The system is composed of several System Log Files. The System Configuration file contains the user's choice about the Cache Storage size, default browser configuration and other similar user options. The Cache Log file contains the list of downloaded URLs in the cache maintaining the following format: Downloaded URL | Local Cache Path | Total Memory consumed. The Cache DTS file contains the date time stamp for all the downloads in the following format: Downloaded URL | Day Stamp for download | Date Stamp for download I Last Viewed Date stamp | Last Viewed Time stamp. The Queue file contains the URLs of all the queued request. The Title file contains a list of titles corresponding to all the downloaded URLs in the following format: Downloaded URL | Title of the document | Status of download. The Connection Status file contains the connection status for all the HTTP Clients in the system in descending order of priority as: primary connection status | secondary connection status | ad download status | Q-Tracks info upload status | Subscriber download status I SMN download status | Co-brand download status. The Ad Status file contains the day time stamp for the last ad banner download in the following format: Day of last download I Time of last download. The Q-Tracks Status file contains the day time stamp for the last Q- Tracks info upload in the following format: Day of last download | Time of last download. The Subscriber Status file contains the day time stamp for the last subscriber's site download in the following format: Day of last download | Time of last download. The SMN Status file contains the day time stamp for the last SMN info download in the following format: Day of last download | Time of last download. The Co-Brand Status file contains the day time stamp for the last co-brand download in the following format: Day of last download | Time of last download.

:: Prompt ::
Copy out the description of the system log files above in full, word for word.

:: Excerpted data ::
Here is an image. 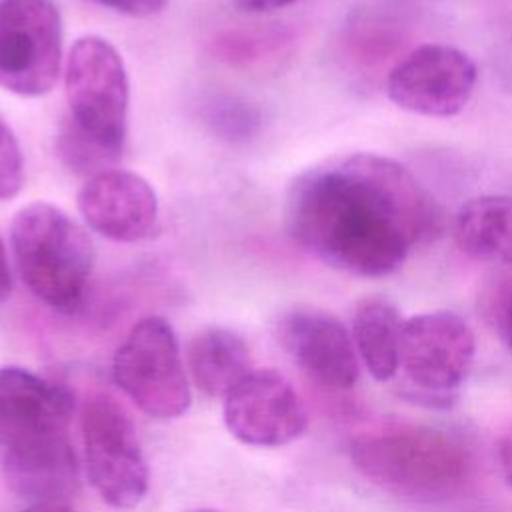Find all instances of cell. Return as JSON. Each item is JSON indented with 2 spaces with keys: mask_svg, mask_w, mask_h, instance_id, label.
<instances>
[{
  "mask_svg": "<svg viewBox=\"0 0 512 512\" xmlns=\"http://www.w3.org/2000/svg\"><path fill=\"white\" fill-rule=\"evenodd\" d=\"M284 228L294 244L326 266L382 278L396 272L414 246L440 232L442 214L404 164L354 152L294 178L284 202Z\"/></svg>",
  "mask_w": 512,
  "mask_h": 512,
  "instance_id": "cell-1",
  "label": "cell"
},
{
  "mask_svg": "<svg viewBox=\"0 0 512 512\" xmlns=\"http://www.w3.org/2000/svg\"><path fill=\"white\" fill-rule=\"evenodd\" d=\"M352 466L380 490L412 500L440 502L456 496L470 478V456L452 436L412 424H392L350 442Z\"/></svg>",
  "mask_w": 512,
  "mask_h": 512,
  "instance_id": "cell-2",
  "label": "cell"
},
{
  "mask_svg": "<svg viewBox=\"0 0 512 512\" xmlns=\"http://www.w3.org/2000/svg\"><path fill=\"white\" fill-rule=\"evenodd\" d=\"M10 244L18 274L38 300L64 314L82 306L94 244L74 218L50 202H32L16 212Z\"/></svg>",
  "mask_w": 512,
  "mask_h": 512,
  "instance_id": "cell-3",
  "label": "cell"
},
{
  "mask_svg": "<svg viewBox=\"0 0 512 512\" xmlns=\"http://www.w3.org/2000/svg\"><path fill=\"white\" fill-rule=\"evenodd\" d=\"M468 322L450 310L406 318L400 336V396L428 408H450L474 366Z\"/></svg>",
  "mask_w": 512,
  "mask_h": 512,
  "instance_id": "cell-4",
  "label": "cell"
},
{
  "mask_svg": "<svg viewBox=\"0 0 512 512\" xmlns=\"http://www.w3.org/2000/svg\"><path fill=\"white\" fill-rule=\"evenodd\" d=\"M68 120L86 136L122 156L128 132L130 84L122 56L102 36L78 38L66 58Z\"/></svg>",
  "mask_w": 512,
  "mask_h": 512,
  "instance_id": "cell-5",
  "label": "cell"
},
{
  "mask_svg": "<svg viewBox=\"0 0 512 512\" xmlns=\"http://www.w3.org/2000/svg\"><path fill=\"white\" fill-rule=\"evenodd\" d=\"M118 388L148 416L172 420L190 406V386L172 326L146 316L132 326L112 358Z\"/></svg>",
  "mask_w": 512,
  "mask_h": 512,
  "instance_id": "cell-6",
  "label": "cell"
},
{
  "mask_svg": "<svg viewBox=\"0 0 512 512\" xmlns=\"http://www.w3.org/2000/svg\"><path fill=\"white\" fill-rule=\"evenodd\" d=\"M86 472L112 508L138 506L148 492V468L128 412L110 396L94 394L82 410Z\"/></svg>",
  "mask_w": 512,
  "mask_h": 512,
  "instance_id": "cell-7",
  "label": "cell"
},
{
  "mask_svg": "<svg viewBox=\"0 0 512 512\" xmlns=\"http://www.w3.org/2000/svg\"><path fill=\"white\" fill-rule=\"evenodd\" d=\"M62 20L52 0H0V88L42 96L58 80Z\"/></svg>",
  "mask_w": 512,
  "mask_h": 512,
  "instance_id": "cell-8",
  "label": "cell"
},
{
  "mask_svg": "<svg viewBox=\"0 0 512 512\" xmlns=\"http://www.w3.org/2000/svg\"><path fill=\"white\" fill-rule=\"evenodd\" d=\"M476 82L478 70L466 52L430 42L416 46L392 66L386 94L406 112L450 118L468 104Z\"/></svg>",
  "mask_w": 512,
  "mask_h": 512,
  "instance_id": "cell-9",
  "label": "cell"
},
{
  "mask_svg": "<svg viewBox=\"0 0 512 512\" xmlns=\"http://www.w3.org/2000/svg\"><path fill=\"white\" fill-rule=\"evenodd\" d=\"M228 432L248 446L276 448L308 428V412L288 378L272 368L252 370L226 398Z\"/></svg>",
  "mask_w": 512,
  "mask_h": 512,
  "instance_id": "cell-10",
  "label": "cell"
},
{
  "mask_svg": "<svg viewBox=\"0 0 512 512\" xmlns=\"http://www.w3.org/2000/svg\"><path fill=\"white\" fill-rule=\"evenodd\" d=\"M72 392L20 366L0 368V452L68 436Z\"/></svg>",
  "mask_w": 512,
  "mask_h": 512,
  "instance_id": "cell-11",
  "label": "cell"
},
{
  "mask_svg": "<svg viewBox=\"0 0 512 512\" xmlns=\"http://www.w3.org/2000/svg\"><path fill=\"white\" fill-rule=\"evenodd\" d=\"M278 338L300 370L320 386L348 390L358 382V352L336 316L306 306L292 308L278 322Z\"/></svg>",
  "mask_w": 512,
  "mask_h": 512,
  "instance_id": "cell-12",
  "label": "cell"
},
{
  "mask_svg": "<svg viewBox=\"0 0 512 512\" xmlns=\"http://www.w3.org/2000/svg\"><path fill=\"white\" fill-rule=\"evenodd\" d=\"M76 206L84 222L114 242H140L158 226V198L140 174L108 168L90 176Z\"/></svg>",
  "mask_w": 512,
  "mask_h": 512,
  "instance_id": "cell-13",
  "label": "cell"
},
{
  "mask_svg": "<svg viewBox=\"0 0 512 512\" xmlns=\"http://www.w3.org/2000/svg\"><path fill=\"white\" fill-rule=\"evenodd\" d=\"M8 488L28 502L68 498L78 482V462L68 436L0 452Z\"/></svg>",
  "mask_w": 512,
  "mask_h": 512,
  "instance_id": "cell-14",
  "label": "cell"
},
{
  "mask_svg": "<svg viewBox=\"0 0 512 512\" xmlns=\"http://www.w3.org/2000/svg\"><path fill=\"white\" fill-rule=\"evenodd\" d=\"M454 240L472 260L512 264V196L484 194L464 202L454 218Z\"/></svg>",
  "mask_w": 512,
  "mask_h": 512,
  "instance_id": "cell-15",
  "label": "cell"
},
{
  "mask_svg": "<svg viewBox=\"0 0 512 512\" xmlns=\"http://www.w3.org/2000/svg\"><path fill=\"white\" fill-rule=\"evenodd\" d=\"M188 368L194 384L210 398H226L254 370L244 338L220 326L206 328L192 338Z\"/></svg>",
  "mask_w": 512,
  "mask_h": 512,
  "instance_id": "cell-16",
  "label": "cell"
},
{
  "mask_svg": "<svg viewBox=\"0 0 512 512\" xmlns=\"http://www.w3.org/2000/svg\"><path fill=\"white\" fill-rule=\"evenodd\" d=\"M402 316L382 296H368L358 302L352 316V340L370 376L388 382L398 374Z\"/></svg>",
  "mask_w": 512,
  "mask_h": 512,
  "instance_id": "cell-17",
  "label": "cell"
},
{
  "mask_svg": "<svg viewBox=\"0 0 512 512\" xmlns=\"http://www.w3.org/2000/svg\"><path fill=\"white\" fill-rule=\"evenodd\" d=\"M202 118L212 134L230 144H244L260 130L258 108L234 94L212 96L202 110Z\"/></svg>",
  "mask_w": 512,
  "mask_h": 512,
  "instance_id": "cell-18",
  "label": "cell"
},
{
  "mask_svg": "<svg viewBox=\"0 0 512 512\" xmlns=\"http://www.w3.org/2000/svg\"><path fill=\"white\" fill-rule=\"evenodd\" d=\"M56 150L70 170L88 178L112 168L120 160L118 154L110 152L108 148L80 132L68 118H64V122L60 124Z\"/></svg>",
  "mask_w": 512,
  "mask_h": 512,
  "instance_id": "cell-19",
  "label": "cell"
},
{
  "mask_svg": "<svg viewBox=\"0 0 512 512\" xmlns=\"http://www.w3.org/2000/svg\"><path fill=\"white\" fill-rule=\"evenodd\" d=\"M24 186V160L10 124L0 114V200L14 198Z\"/></svg>",
  "mask_w": 512,
  "mask_h": 512,
  "instance_id": "cell-20",
  "label": "cell"
},
{
  "mask_svg": "<svg viewBox=\"0 0 512 512\" xmlns=\"http://www.w3.org/2000/svg\"><path fill=\"white\" fill-rule=\"evenodd\" d=\"M488 312L502 342L512 352V278L502 282L490 296Z\"/></svg>",
  "mask_w": 512,
  "mask_h": 512,
  "instance_id": "cell-21",
  "label": "cell"
},
{
  "mask_svg": "<svg viewBox=\"0 0 512 512\" xmlns=\"http://www.w3.org/2000/svg\"><path fill=\"white\" fill-rule=\"evenodd\" d=\"M104 8H110L114 12L126 14V16H134V18H144V16H152L158 14L160 10H164L168 0H92Z\"/></svg>",
  "mask_w": 512,
  "mask_h": 512,
  "instance_id": "cell-22",
  "label": "cell"
},
{
  "mask_svg": "<svg viewBox=\"0 0 512 512\" xmlns=\"http://www.w3.org/2000/svg\"><path fill=\"white\" fill-rule=\"evenodd\" d=\"M232 2L244 12L262 14V12H274V10L286 8L298 0H232Z\"/></svg>",
  "mask_w": 512,
  "mask_h": 512,
  "instance_id": "cell-23",
  "label": "cell"
},
{
  "mask_svg": "<svg viewBox=\"0 0 512 512\" xmlns=\"http://www.w3.org/2000/svg\"><path fill=\"white\" fill-rule=\"evenodd\" d=\"M498 464L508 484H512V430H508L498 442Z\"/></svg>",
  "mask_w": 512,
  "mask_h": 512,
  "instance_id": "cell-24",
  "label": "cell"
},
{
  "mask_svg": "<svg viewBox=\"0 0 512 512\" xmlns=\"http://www.w3.org/2000/svg\"><path fill=\"white\" fill-rule=\"evenodd\" d=\"M20 512H78L68 498H52V500H40V502H30V506H26Z\"/></svg>",
  "mask_w": 512,
  "mask_h": 512,
  "instance_id": "cell-25",
  "label": "cell"
},
{
  "mask_svg": "<svg viewBox=\"0 0 512 512\" xmlns=\"http://www.w3.org/2000/svg\"><path fill=\"white\" fill-rule=\"evenodd\" d=\"M10 292H12V274H10V266H8L6 248L0 240V304L10 298Z\"/></svg>",
  "mask_w": 512,
  "mask_h": 512,
  "instance_id": "cell-26",
  "label": "cell"
},
{
  "mask_svg": "<svg viewBox=\"0 0 512 512\" xmlns=\"http://www.w3.org/2000/svg\"><path fill=\"white\" fill-rule=\"evenodd\" d=\"M188 512H218V510H212V508H196V510H188Z\"/></svg>",
  "mask_w": 512,
  "mask_h": 512,
  "instance_id": "cell-27",
  "label": "cell"
}]
</instances>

:: Answer to this task ::
The system is composed of several System Log Files. The System Configuration file contains the user's choice about the Cache Storage size, default browser configuration and other similar user options. The Cache Log file contains the list of downloaded URLs in the cache maintaining the following format: Downloaded URL | Local Cache Path | Total Memory consumed. The Cache DTS file contains the date time stamp for all the downloads in the following format: Downloaded URL | Day Stamp for download | Date Stamp for download I Last Viewed Date stamp | Last Viewed Time stamp. The Queue file contains the URLs of all the queued request. The Title file contains a list of titles corresponding to all the downloaded URLs in the following format: Downloaded URL | Title of the document | Status of download. The Connection Status file contains the connection status for all the HTTP Clients in the system in descending order of priority as: primary connection status | secondary connection status | ad download status | Q-Tracks info upload status | Subscriber download status I SMN download status | Co-brand download status. The Ad Status file contains the day time stamp for the last ad banner download in the following format: Day of last download I Time of last download. The Q-Tracks Status file contains the day time stamp for the last Q- Tracks info upload in the following format: Day of last download | Time of last download. The Subscriber Status file contains the day time stamp for the last subscriber's site download in the following format: Day of last download | Time of last download. The SMN Status file contains the day time stamp for the last SMN info download in the following format: Day of last download | Time of last download. The Co-Brand Status file contains the day time stamp for the last co-brand download in the following format: Day of last download | Time of last download.